▶ **SOURCE TEXT**:
━━━━━━━━━━━━━━━━
A group of Russian magicians in search of the future presents two shows at once: one in St. Petersburg and another in Ekaterinburg.

In the beginning, it was Art as a form of magic. To be more precise, elucidates Tatiana Arzamasova (b. 1955), “we are not as practical as a shaman or a tribal magician. Most likely, we are closer to an inspired foreteller from ancient times who channels the will of the Gods”.

Not bad for a start. 

She is followed by Lev Evzovich (b. 1958), who elaborates: “I’d rather say that whereas in the past an artist would draw a bison for the tribe to kill it the next day, today you kill the bison first. That is, you live your life, earn money, and then, when you see the pictures that an artist has created, you understand something about your own life: why you have killed the bison, or why you go to work every day. In other words, an artist shows people what they cannot see. And this is a form of magic”.

That is quite a point! One more: “What is success for you?” The question is answered after a pause: Evzovich replies, “Real success is when a work manages to generate a field that is difficult to explain in words, something that goes beyond understanding the message and getting a strong aesthetic emotional experience…a magic field.” 

The group’s first such case (which later became a global hit) was “Islamic Project” (1996-2003), a series of snapshots from a future in which Islam has colonized the West (the Guggenheim in New York had by then been turned into a mosque and the Statue of Liberty wore a burqa).

Confronted with the fact that in 2019, there are no Taliban squads chopping hands in Red Square, and when asked if the project could be considered a fake news generator — along the lines of the October 1917 storming of the Winter Palace, as narrated in Sergey Eisenstein’s 1928 film “October” — the artists admit they have no problem if someone were to interpret those images as fake news.

However, this is art we are talking about, not journalism. “Maybe," says Evzovich, “back then [in 1996] we managed to visualise today’s real fears [in 2019].” In fact, after 9/11, the group members started referring to themselves as “witnesses of the future.”

In a recent interview, they uncompromisingly stated that there is no future. The question, then, is: “How can one be witness to the future if there is no future?” The answer is immediate: “We,” says Evzovich, “already live in the future. People don’t see it, but we do. And that is, well, a sort of magic."

The art of AES+F has definitely evolved through the years. The picture of the “Other,” based on the discourse of colonialism and race, was a recurrent theme in their early works, such as the videos “Othello. Asphyxiphilia” (1999-2000, in which a rich white woman is sexually interested in a naked black man), and “Yellow Is Cooking, White Is Eating” (1998, in which a white customer eats a meal made by a Chinese cook).

Today, that dichotomy is over: the countries that were considered marginal have become key players in the world economy. In their latest works, such as “Inverso Mundus” (2015) and “Turandot” (2019), racial imbalance is no longer the message. Turandot, Evzovich explains, is not about a Chinese woman. “She is a princess in a super-empire of the future which has overcome the boundaries of China. It is the empire of matriarchy and technology”.
━━━━━━━━━━━━━━━━
▶ **INFORMATION SUPPLIED**:

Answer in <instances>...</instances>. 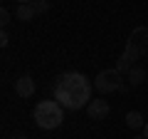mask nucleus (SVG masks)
I'll list each match as a JSON object with an SVG mask.
<instances>
[{
    "label": "nucleus",
    "instance_id": "f8f14e48",
    "mask_svg": "<svg viewBox=\"0 0 148 139\" xmlns=\"http://www.w3.org/2000/svg\"><path fill=\"white\" fill-rule=\"evenodd\" d=\"M10 10H8V8H3V10H0V25H3V27H5L8 25V22H10Z\"/></svg>",
    "mask_w": 148,
    "mask_h": 139
},
{
    "label": "nucleus",
    "instance_id": "ddd939ff",
    "mask_svg": "<svg viewBox=\"0 0 148 139\" xmlns=\"http://www.w3.org/2000/svg\"><path fill=\"white\" fill-rule=\"evenodd\" d=\"M8 42H10V35H8V32L3 30V35H0V45H3V47H5Z\"/></svg>",
    "mask_w": 148,
    "mask_h": 139
},
{
    "label": "nucleus",
    "instance_id": "39448f33",
    "mask_svg": "<svg viewBox=\"0 0 148 139\" xmlns=\"http://www.w3.org/2000/svg\"><path fill=\"white\" fill-rule=\"evenodd\" d=\"M15 95L22 97V99L32 97V95H35V80H32L30 75H22L20 80H15Z\"/></svg>",
    "mask_w": 148,
    "mask_h": 139
},
{
    "label": "nucleus",
    "instance_id": "7ed1b4c3",
    "mask_svg": "<svg viewBox=\"0 0 148 139\" xmlns=\"http://www.w3.org/2000/svg\"><path fill=\"white\" fill-rule=\"evenodd\" d=\"M94 90L101 92V95H109V92H119V90H123V85H121V72H119L116 67L101 70L99 75L94 77Z\"/></svg>",
    "mask_w": 148,
    "mask_h": 139
},
{
    "label": "nucleus",
    "instance_id": "9b49d317",
    "mask_svg": "<svg viewBox=\"0 0 148 139\" xmlns=\"http://www.w3.org/2000/svg\"><path fill=\"white\" fill-rule=\"evenodd\" d=\"M32 5H35V13H37V15H42V13L49 10V3H47V0H35Z\"/></svg>",
    "mask_w": 148,
    "mask_h": 139
},
{
    "label": "nucleus",
    "instance_id": "423d86ee",
    "mask_svg": "<svg viewBox=\"0 0 148 139\" xmlns=\"http://www.w3.org/2000/svg\"><path fill=\"white\" fill-rule=\"evenodd\" d=\"M86 112H89L91 119H106L109 117V102L106 99H91L89 107H86Z\"/></svg>",
    "mask_w": 148,
    "mask_h": 139
},
{
    "label": "nucleus",
    "instance_id": "f03ea898",
    "mask_svg": "<svg viewBox=\"0 0 148 139\" xmlns=\"http://www.w3.org/2000/svg\"><path fill=\"white\" fill-rule=\"evenodd\" d=\"M32 117H35V122H37L40 129H57L59 124H62V119H64V112H62V104H59V102L45 99V102H40L35 107Z\"/></svg>",
    "mask_w": 148,
    "mask_h": 139
},
{
    "label": "nucleus",
    "instance_id": "20e7f679",
    "mask_svg": "<svg viewBox=\"0 0 148 139\" xmlns=\"http://www.w3.org/2000/svg\"><path fill=\"white\" fill-rule=\"evenodd\" d=\"M138 57H141V50H138L133 42H128L126 52H123L121 57H119V62H116V70L121 72V75H123V72H128V70L133 67V60H138Z\"/></svg>",
    "mask_w": 148,
    "mask_h": 139
},
{
    "label": "nucleus",
    "instance_id": "0eeeda50",
    "mask_svg": "<svg viewBox=\"0 0 148 139\" xmlns=\"http://www.w3.org/2000/svg\"><path fill=\"white\" fill-rule=\"evenodd\" d=\"M128 42H133L138 50H141V55L143 52H148V27L146 25H141V27H136V30L131 32V40Z\"/></svg>",
    "mask_w": 148,
    "mask_h": 139
},
{
    "label": "nucleus",
    "instance_id": "1a4fd4ad",
    "mask_svg": "<svg viewBox=\"0 0 148 139\" xmlns=\"http://www.w3.org/2000/svg\"><path fill=\"white\" fill-rule=\"evenodd\" d=\"M126 127H128V129H143V127H146L143 114H141V112H128V114H126Z\"/></svg>",
    "mask_w": 148,
    "mask_h": 139
},
{
    "label": "nucleus",
    "instance_id": "dca6fc26",
    "mask_svg": "<svg viewBox=\"0 0 148 139\" xmlns=\"http://www.w3.org/2000/svg\"><path fill=\"white\" fill-rule=\"evenodd\" d=\"M143 137L148 139V122H146V127H143Z\"/></svg>",
    "mask_w": 148,
    "mask_h": 139
},
{
    "label": "nucleus",
    "instance_id": "6e6552de",
    "mask_svg": "<svg viewBox=\"0 0 148 139\" xmlns=\"http://www.w3.org/2000/svg\"><path fill=\"white\" fill-rule=\"evenodd\" d=\"M126 82L131 87H138V85H143V82H146V70L143 67H131L126 72Z\"/></svg>",
    "mask_w": 148,
    "mask_h": 139
},
{
    "label": "nucleus",
    "instance_id": "f3484780",
    "mask_svg": "<svg viewBox=\"0 0 148 139\" xmlns=\"http://www.w3.org/2000/svg\"><path fill=\"white\" fill-rule=\"evenodd\" d=\"M133 139H146V137H133Z\"/></svg>",
    "mask_w": 148,
    "mask_h": 139
},
{
    "label": "nucleus",
    "instance_id": "2eb2a0df",
    "mask_svg": "<svg viewBox=\"0 0 148 139\" xmlns=\"http://www.w3.org/2000/svg\"><path fill=\"white\" fill-rule=\"evenodd\" d=\"M10 139H27V137H25V134H12Z\"/></svg>",
    "mask_w": 148,
    "mask_h": 139
},
{
    "label": "nucleus",
    "instance_id": "9d476101",
    "mask_svg": "<svg viewBox=\"0 0 148 139\" xmlns=\"http://www.w3.org/2000/svg\"><path fill=\"white\" fill-rule=\"evenodd\" d=\"M35 15H37V13H35V5H17V13H15L17 20L27 22V20H32Z\"/></svg>",
    "mask_w": 148,
    "mask_h": 139
},
{
    "label": "nucleus",
    "instance_id": "f257e3e1",
    "mask_svg": "<svg viewBox=\"0 0 148 139\" xmlns=\"http://www.w3.org/2000/svg\"><path fill=\"white\" fill-rule=\"evenodd\" d=\"M54 97H57L59 104L67 107V109L89 107V102H91V82L86 80L82 72H64V75L57 77Z\"/></svg>",
    "mask_w": 148,
    "mask_h": 139
},
{
    "label": "nucleus",
    "instance_id": "4468645a",
    "mask_svg": "<svg viewBox=\"0 0 148 139\" xmlns=\"http://www.w3.org/2000/svg\"><path fill=\"white\" fill-rule=\"evenodd\" d=\"M17 3H20V5H32L35 0H17Z\"/></svg>",
    "mask_w": 148,
    "mask_h": 139
}]
</instances>
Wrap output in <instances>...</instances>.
━━━━━━━━━━━━━━━━
▶ **GOAL OF THE EXERCISE**: Please reproduce word for word the part of the passage about AES+F between "Confronted with the" and "as fake news.", inclusive. You won't need the lines to do this.

▶ **RESPONSE FOR THIS EXERCISE**:
Confronted with the fact that in 2019, there are no Taliban squads chopping hands in Red Square, and when asked if the project could be considered a fake news generator — along the lines of the October 1917 storming of the Winter Palace, as narrated in Sergey Eisenstein’s 1928 film “October” — the artists admit they have no problem if someone were to interpret those images as fake news.